**MATERIAL SHOWN**:

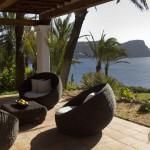 buena_vista-terrace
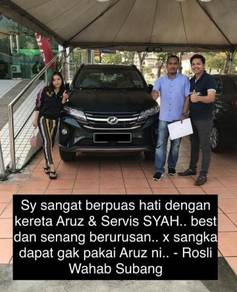 New Perodua Aruz for sale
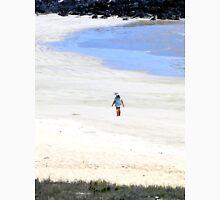 Galapagos Beachcomber Oil Painting Unisex T-Shirt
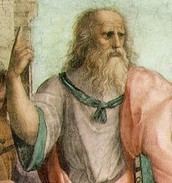 How did Plato Aristotle continue to spread their beliefs?
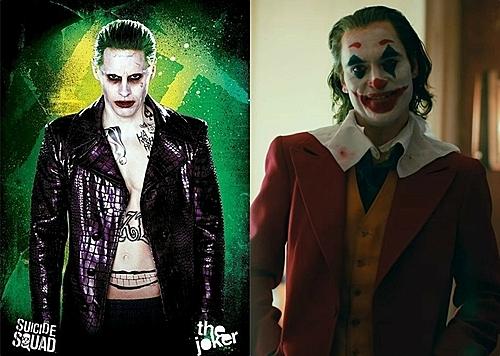 Hai phiên bản Joker của điện ảnh hiện tại.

**TO DO**: Would you transcribe exactly, and only, the lines from the one containing "Galapagos Beachcomber Oil" through the last line of the records above, both included, leaving out the pictures?

**PROBLEM SOLUTION**:
 Galapagos Beachcomber Oil Painting Unisex T-Shirt
 How did Plato Aristotle continue to spread their beliefs?
 Hai phiên bản Joker của điện ảnh hiện tại.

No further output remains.